Enjoy and Happy New Year!
Tortiere (a la Mom Burke)
If you are pressed for time, you can do this in two steps like I did; make the mashed potatoes the night before, and the pies the next day. And also, this is easy to double, which I did.
3-4 large potatoes
1 small onion, diced
½ pound ground beef
½ pound ground pork
1 ½ cups water
Ground sage, cinnamon, and/or cloves, to taste
Pie crust, two, for top and bottom
1. Wash and peel the potatoes. Cook them up as you would if you were making mashed potatoes. Place in a large bowl, mash, adding nothing, and set aside.
2. Heat a little bit of oil in a large skillet and add the onion when warm.
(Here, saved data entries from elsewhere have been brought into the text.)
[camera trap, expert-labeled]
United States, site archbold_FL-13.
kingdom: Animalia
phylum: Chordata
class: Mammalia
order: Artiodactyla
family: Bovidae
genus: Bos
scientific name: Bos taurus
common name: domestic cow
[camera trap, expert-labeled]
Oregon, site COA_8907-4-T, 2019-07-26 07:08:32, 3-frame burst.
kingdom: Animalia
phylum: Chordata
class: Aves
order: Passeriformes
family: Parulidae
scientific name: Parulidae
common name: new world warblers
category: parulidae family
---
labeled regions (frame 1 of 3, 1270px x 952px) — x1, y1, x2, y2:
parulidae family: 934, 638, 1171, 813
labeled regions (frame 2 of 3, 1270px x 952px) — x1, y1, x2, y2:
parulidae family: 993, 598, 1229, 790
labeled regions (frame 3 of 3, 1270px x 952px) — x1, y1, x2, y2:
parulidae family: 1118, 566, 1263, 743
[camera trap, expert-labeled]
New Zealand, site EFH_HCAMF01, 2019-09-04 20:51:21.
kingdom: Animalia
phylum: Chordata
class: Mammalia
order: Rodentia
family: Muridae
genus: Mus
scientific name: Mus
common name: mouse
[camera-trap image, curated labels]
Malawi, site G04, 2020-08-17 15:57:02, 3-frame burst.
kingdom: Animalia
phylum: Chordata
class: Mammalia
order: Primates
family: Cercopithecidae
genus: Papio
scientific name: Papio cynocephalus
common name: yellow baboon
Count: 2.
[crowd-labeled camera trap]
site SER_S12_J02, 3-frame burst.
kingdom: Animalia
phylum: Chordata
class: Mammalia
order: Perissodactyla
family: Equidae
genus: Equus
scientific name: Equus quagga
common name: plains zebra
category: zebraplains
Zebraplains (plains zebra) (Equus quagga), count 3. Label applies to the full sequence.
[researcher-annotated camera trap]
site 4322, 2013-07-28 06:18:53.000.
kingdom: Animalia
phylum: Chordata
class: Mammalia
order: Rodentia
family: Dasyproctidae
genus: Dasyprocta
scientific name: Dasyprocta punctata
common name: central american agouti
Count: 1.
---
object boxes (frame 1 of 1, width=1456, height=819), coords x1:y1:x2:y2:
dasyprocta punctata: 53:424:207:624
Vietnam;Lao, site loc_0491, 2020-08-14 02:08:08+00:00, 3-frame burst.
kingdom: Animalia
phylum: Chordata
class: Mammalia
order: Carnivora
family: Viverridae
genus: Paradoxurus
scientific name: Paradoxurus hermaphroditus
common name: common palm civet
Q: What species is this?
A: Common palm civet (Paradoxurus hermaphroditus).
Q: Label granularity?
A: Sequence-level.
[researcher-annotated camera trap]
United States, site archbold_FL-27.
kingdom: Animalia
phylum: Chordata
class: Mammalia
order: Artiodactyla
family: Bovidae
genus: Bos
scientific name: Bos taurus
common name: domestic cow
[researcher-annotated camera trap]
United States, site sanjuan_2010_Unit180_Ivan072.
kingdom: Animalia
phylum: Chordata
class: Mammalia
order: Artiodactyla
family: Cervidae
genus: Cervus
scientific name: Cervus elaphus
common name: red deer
Add the water, then meat. Make sure there is enough water to cover the meat. Bring the meat mixture to a boil. Cook 20 minutes or until the water is mostly absorbed. Add the mashed potatoes and stir. Add the seasonings, plus salt and pepper, to the taste you like. (Unfortunately, I didn’t have any ground sage, so I made it with just cinnamon and cloves and it was delicious.)
3. Add to the prepared pie crust, place the top crust, and add some vents to allow the steam to rise. Bake for 10 minutes at 450 degrees, lower the temperature to 350 and bake for 40 minutes.
Cook’s note: I made these Friday evening, baked them, then had them in the fridge for a couple of days. Heated at 300 for about 30 minutes on Christmas day, they were perfect. You can also freeze, then bake.